Freitag saß ich wieder mit Adele am Frühstückstisch und genoss mein Brötchen mit Erdnussbutter. Plötzlich kam der Father angerauscht und setzte sich zu uns. Mit einem scharfen Blick schaute er uns in die Augen und fing an uns ohne Pause zu konfrontieren. Emotional geladen, warf er uns vor, dass wir am Mittwoch zu spät gekommen sind. Wir hätten schon zum Mittag zurück sein sollen. Außerdem hätten wir seinen Anruf aus Absicht ignoriert. „Wenn ihr denkt, dass ihr alles allein könnt, dann macht was ihr wollt. Ist mir egal“ ist ein Satz, der mir hängengeblieben ist. Wahrscheinlich, weil es ein Standard Satz von meinen Eltern war.

In mir bauschte sich ein unangenehmes und ängstliches Gefühl auf. Ich konnte mich kaum noch auf seine Worte konzentrieren, weil ich so überfordert mit der Situation war. Ich merkte nur noch, wie er uns mit einem anderen Volontär verglich und ich versuchte ihn zu unterbrechen, um uns zu erklären. Meine unsichere Stimme konnte seine aufgeregte nicht unterbrechen. Nach seinem Ausbruch verließ er den Raum.

Zweite Erfahrung – was ist gerade passiert?

Mit zitterndem Körper lief ich ihm hinterher ins Büro. Ich fragte, ob wir nochmal darüber reden könnten. Nein. Wir sollten Unterricht geben. Als wäre gerade nichts passiert. Wir setzten uns mit Schülern zusammen. Konzentrieren konnte ich mich aber nicht. Mit unterdrückten Tränen saß ich die Zeit ab.

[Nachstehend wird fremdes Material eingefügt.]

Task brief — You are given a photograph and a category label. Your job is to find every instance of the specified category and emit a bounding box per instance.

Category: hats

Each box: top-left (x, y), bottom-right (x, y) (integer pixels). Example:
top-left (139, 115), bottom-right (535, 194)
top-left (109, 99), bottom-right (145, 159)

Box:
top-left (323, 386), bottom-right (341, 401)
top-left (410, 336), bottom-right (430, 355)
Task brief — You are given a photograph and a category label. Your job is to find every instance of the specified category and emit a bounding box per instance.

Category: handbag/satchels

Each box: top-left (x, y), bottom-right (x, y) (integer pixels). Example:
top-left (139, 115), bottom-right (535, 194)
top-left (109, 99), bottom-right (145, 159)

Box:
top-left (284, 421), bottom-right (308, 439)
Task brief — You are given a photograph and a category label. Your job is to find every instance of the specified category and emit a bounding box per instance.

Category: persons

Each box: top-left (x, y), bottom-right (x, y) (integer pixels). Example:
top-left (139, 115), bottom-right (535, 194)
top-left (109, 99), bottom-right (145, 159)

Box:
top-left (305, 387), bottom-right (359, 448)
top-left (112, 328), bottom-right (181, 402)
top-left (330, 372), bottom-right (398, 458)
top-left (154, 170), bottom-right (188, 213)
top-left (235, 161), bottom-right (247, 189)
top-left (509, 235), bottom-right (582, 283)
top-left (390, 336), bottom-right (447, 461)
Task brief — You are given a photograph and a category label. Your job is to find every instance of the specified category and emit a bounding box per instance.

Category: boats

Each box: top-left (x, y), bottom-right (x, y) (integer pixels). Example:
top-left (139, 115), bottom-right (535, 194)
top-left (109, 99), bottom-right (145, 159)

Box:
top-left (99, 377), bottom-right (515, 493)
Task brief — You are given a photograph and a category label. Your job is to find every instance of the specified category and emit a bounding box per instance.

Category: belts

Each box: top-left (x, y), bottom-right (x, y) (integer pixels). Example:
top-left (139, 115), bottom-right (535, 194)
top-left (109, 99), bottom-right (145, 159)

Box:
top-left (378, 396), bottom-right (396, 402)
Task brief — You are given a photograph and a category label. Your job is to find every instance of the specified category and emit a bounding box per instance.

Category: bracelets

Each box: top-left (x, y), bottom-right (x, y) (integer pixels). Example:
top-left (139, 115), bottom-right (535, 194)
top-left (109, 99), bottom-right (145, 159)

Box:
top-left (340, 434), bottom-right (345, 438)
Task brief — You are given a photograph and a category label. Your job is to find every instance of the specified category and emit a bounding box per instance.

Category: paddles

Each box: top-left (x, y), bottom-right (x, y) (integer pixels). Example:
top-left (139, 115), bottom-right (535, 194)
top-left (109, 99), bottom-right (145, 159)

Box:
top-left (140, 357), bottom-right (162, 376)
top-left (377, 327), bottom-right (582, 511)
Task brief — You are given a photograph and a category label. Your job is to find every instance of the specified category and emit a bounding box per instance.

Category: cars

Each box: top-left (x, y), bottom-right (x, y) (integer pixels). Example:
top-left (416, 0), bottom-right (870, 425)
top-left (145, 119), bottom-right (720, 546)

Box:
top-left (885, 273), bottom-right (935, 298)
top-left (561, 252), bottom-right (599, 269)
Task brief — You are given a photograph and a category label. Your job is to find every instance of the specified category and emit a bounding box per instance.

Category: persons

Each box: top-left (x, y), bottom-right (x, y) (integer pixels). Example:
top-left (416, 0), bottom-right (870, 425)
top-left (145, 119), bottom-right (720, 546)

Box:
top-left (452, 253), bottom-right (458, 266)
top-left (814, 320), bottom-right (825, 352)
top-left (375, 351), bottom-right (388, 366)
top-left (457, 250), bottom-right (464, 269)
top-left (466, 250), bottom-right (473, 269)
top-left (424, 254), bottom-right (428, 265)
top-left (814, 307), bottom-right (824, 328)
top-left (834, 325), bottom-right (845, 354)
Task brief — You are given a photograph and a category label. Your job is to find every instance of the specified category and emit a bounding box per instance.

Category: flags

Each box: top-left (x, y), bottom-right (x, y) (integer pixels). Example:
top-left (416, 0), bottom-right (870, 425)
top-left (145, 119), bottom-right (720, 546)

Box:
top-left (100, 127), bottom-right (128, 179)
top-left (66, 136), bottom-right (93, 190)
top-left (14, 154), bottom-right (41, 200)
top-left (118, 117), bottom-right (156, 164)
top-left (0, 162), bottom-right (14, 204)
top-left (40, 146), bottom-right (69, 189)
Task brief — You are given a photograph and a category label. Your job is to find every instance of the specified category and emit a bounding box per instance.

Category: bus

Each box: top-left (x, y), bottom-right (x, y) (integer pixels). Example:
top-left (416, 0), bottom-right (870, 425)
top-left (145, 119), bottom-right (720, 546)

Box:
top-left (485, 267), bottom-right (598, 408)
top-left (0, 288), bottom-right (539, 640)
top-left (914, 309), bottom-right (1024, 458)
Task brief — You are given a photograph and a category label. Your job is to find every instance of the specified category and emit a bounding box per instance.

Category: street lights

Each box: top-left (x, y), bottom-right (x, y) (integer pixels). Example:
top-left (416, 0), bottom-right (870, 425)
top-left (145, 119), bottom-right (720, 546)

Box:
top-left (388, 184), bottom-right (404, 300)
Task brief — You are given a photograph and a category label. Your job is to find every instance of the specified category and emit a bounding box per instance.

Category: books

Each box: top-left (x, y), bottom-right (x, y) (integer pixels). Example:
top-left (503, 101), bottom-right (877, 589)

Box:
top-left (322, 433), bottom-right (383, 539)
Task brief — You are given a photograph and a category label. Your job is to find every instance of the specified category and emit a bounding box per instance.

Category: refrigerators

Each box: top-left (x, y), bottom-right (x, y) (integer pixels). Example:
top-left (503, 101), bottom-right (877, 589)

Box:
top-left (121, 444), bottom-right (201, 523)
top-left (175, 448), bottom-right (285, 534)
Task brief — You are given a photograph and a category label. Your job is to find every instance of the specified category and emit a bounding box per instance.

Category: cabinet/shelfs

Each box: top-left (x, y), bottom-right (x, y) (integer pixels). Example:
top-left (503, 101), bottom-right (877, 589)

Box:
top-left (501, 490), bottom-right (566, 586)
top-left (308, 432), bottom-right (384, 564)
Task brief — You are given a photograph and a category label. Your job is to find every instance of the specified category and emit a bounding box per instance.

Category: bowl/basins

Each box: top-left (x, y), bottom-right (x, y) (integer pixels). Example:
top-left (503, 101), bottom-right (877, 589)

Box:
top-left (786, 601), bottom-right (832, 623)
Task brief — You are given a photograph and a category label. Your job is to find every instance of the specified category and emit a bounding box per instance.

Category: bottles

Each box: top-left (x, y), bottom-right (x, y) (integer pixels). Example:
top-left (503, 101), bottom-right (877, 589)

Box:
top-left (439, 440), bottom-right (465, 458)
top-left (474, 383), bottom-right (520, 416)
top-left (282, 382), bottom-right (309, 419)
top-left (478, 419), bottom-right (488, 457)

So haben wir ihn noch nie erlebt. Er war normalerweise schon fast unerträglich nett und lustig. Er hatte immer einen Witz parat und redete in einem lieben Ton mit uns.

Ich erinnere mich an eine Rede von ihm, die er auf einer Autofahrt schwang. Er sagte, dass wir ihm immer vertrauen und alles erzählen können. Für jedes Problem können wir gemeinsam eine Lösung finden. Da kam wieder mein Bauchgefühl zum Vorschein. Mein Kopf wollte ihm das alles glauben, aber mein Bauch sagte mir, dass da irgendwas nicht stimmt. War das Manipulation? Wollte er einen guten Eindruck machen, weil er weiß, dass er auch anders kann? Sagte er das nur, weil er es musste? Schließlich ist er verantwortlich für uns und unser einziger Ansprechpartner hier.

Zweite Erfahrung – Termin

Später fragte Adele nochmal, wann wir mit ihm reden können. Wir bekamen für 17 Uhr einen Termin. Pünktlich saßen wir in seinem Büro. Er forderte uns zum Reden auf, also redeten wir. Wir entschuldigten uns und versuchten zu erklären, dass wir weder das Verpassen des Anrufs, noch das Nichteinhalten der Uhrzeit beabsichtigt haben. Wir suchten nach Lösungen, die wir ihm präsentierten, um solche Missverständnisse in Zukunft zu vermeiden.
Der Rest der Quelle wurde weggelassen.